3. Registration Status

Dasatinib is TGA registered for the following indications:

  • Treatment of adults aged 18 years or over with newly diagnosed Ph+ CML in the chronic phase;
  • Treatment of adults aged 18 years or over with chronic, accelerated or myeloid or lymphoid blast phase CML with resistance or intolerance to prior therapy including imatinib;
  • Treatment of adults aged 18 years or over with Ph+ ALL with resistance or intolerance to prior therapy.

4. Listing Requested and PBAC’s View

The submission sought a listing consistent with imatinib’s restriction for the chronic phase of CML and provided the following abridged restriction:

Authority Required

Initial treatment of patients in the chronic phase of chronic myeloid leukaemia expressing the Philadelphia chromosome or the transcript, bcr-abl tyrosine kinase, and who have a primary diagnosis of chronic myeloid leukaemia.

Continuing treatment of patients who have received initial treatment with dasatinib mesylate as a pharmaceutical benefit for the chronic phase of chronic myeloid leukaemia and who have demonstrated either a major cytogenetic response or less than 1% bcr-abl level in the blood in the preceding 12 months.

For PBAC’s view, see Recommendation and Reasons.

5. Clinical Place for the Proposed Therapy

CML is a rare, myeloproliferative disorder. The use of bone marrow transplantation/stem cell transplantation is the only potential curative option for patients with CML. However, this is an option for very few patients due to patient age, the presence of co-morbidities and the absence of suitably matched donors. Currently, imatinib at a dose of 400 mg/day or 600 mg/day is first line therapy for patients newly diagnosed with CML in the chronic phase. For patients who are intolerant of imatinib, fail to achieve a response or lose a previously obtained response with imatinib, dasatinib and nilotinib are second-line treatment options.

The submission proposed that the place in therapy of dasatinib is as a first line alternative therapy to imatinib (and possibly nilotinib) in chronic phase CML.

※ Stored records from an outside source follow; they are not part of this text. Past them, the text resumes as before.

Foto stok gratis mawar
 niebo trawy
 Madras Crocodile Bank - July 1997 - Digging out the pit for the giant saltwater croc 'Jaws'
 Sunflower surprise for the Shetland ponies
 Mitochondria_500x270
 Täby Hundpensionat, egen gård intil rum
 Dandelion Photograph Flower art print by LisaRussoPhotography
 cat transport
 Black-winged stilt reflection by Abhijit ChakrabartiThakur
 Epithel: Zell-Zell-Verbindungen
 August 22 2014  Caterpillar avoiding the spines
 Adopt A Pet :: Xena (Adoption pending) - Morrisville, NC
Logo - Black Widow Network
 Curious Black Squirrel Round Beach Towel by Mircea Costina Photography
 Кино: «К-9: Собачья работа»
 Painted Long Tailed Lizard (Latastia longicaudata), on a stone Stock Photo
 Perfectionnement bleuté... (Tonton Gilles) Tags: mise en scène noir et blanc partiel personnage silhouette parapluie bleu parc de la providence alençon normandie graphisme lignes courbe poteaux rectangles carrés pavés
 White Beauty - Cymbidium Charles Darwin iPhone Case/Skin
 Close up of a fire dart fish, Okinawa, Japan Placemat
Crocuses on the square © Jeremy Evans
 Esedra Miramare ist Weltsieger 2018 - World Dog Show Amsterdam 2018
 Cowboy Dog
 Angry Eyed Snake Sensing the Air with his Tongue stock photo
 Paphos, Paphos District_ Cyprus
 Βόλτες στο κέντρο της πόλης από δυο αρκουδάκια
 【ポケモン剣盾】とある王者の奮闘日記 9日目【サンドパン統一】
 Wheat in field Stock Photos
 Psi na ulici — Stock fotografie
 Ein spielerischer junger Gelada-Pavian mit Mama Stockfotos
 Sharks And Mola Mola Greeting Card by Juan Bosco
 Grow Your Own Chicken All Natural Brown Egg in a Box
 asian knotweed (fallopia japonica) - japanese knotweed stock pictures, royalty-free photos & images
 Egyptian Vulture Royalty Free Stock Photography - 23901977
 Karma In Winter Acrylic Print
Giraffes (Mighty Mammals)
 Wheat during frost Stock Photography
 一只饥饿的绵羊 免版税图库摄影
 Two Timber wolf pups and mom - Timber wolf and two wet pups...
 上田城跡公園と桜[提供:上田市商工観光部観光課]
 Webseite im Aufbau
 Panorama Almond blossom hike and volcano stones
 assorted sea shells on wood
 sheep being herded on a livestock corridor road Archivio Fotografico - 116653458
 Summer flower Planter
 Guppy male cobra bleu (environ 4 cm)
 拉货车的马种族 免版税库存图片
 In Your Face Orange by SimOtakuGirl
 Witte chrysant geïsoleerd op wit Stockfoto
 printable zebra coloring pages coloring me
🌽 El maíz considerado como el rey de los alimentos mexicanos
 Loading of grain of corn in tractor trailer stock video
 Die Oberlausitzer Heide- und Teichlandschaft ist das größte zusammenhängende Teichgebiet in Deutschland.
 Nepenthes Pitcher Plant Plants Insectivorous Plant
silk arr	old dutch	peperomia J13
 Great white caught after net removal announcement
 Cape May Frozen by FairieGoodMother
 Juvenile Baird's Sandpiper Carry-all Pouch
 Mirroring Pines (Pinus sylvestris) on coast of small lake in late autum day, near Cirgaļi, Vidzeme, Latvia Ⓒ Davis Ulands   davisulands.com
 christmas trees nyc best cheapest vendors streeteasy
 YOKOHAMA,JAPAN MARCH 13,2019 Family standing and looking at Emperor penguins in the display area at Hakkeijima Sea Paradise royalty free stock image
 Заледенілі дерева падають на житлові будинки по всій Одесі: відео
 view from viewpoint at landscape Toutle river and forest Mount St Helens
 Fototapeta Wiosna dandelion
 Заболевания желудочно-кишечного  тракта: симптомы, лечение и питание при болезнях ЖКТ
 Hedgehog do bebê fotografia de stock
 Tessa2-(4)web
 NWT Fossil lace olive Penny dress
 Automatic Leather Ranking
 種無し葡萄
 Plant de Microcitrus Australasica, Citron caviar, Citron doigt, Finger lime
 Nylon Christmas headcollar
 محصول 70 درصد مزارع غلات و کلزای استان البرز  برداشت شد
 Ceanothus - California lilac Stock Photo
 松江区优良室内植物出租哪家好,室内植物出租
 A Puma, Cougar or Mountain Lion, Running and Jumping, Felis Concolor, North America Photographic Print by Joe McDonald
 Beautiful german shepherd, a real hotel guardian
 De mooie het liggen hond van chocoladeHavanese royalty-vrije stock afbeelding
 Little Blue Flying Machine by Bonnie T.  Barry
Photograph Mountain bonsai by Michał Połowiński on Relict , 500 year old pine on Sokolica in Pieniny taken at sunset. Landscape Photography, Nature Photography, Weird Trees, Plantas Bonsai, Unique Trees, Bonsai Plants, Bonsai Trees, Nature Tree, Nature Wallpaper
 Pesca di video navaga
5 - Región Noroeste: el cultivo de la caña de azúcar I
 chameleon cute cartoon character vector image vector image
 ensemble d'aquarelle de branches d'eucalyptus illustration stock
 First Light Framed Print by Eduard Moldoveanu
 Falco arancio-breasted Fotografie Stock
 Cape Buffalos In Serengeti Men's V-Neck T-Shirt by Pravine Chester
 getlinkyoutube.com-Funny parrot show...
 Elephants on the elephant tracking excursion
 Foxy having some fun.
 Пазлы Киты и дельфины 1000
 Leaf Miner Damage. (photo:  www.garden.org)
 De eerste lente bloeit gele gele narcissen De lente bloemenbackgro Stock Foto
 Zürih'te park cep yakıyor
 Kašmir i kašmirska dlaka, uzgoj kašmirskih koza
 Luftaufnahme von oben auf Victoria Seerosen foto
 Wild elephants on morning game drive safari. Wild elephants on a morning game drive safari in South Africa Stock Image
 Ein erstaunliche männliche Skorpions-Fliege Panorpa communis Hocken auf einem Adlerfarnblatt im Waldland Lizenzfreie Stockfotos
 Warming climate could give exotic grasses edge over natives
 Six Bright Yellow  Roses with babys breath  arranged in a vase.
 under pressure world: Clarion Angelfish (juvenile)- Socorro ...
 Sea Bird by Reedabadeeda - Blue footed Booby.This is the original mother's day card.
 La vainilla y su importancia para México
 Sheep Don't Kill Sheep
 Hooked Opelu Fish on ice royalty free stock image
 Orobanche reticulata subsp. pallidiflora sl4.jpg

The submission stated that if dasatinib (and possibly nilotinib) becomes a first line therapy in chronic phase CML, the treatment algorithm for patients who fail to achieve a response with dasatinib is uncertain due to a paucity of evidence for using imatinib following dasatinib (or nilotinib) treatment failure.

For PBAC’s view, see Recommendation and Reasons.

6. Comparator

The submission nominated imatinib 400 mg as the comparator and imatinib 600 mg as a supportive comparator. Nilotinib 300 mg and 400 mg was also nominated as a supportive comparator (for efficacy only). The use of imatinib at a dose of 400 mg as the main comparator was considered appropriate by the PBAC.

7. Clinical Trials

The submission presented two randomised trials comparing dasatinib 100 mg with imatinib 400 mg in adult patients newly diagnosed with CML in the chronic phase (Study 056, S0325). Additional trials were presented, one comparing imatinib 400 mg with imatinib 600 mg (SPIRIT) and one comparing imatinib 400 mg with nilotinib 300 mg and nilotinib 400 mg twice daily (Saglio).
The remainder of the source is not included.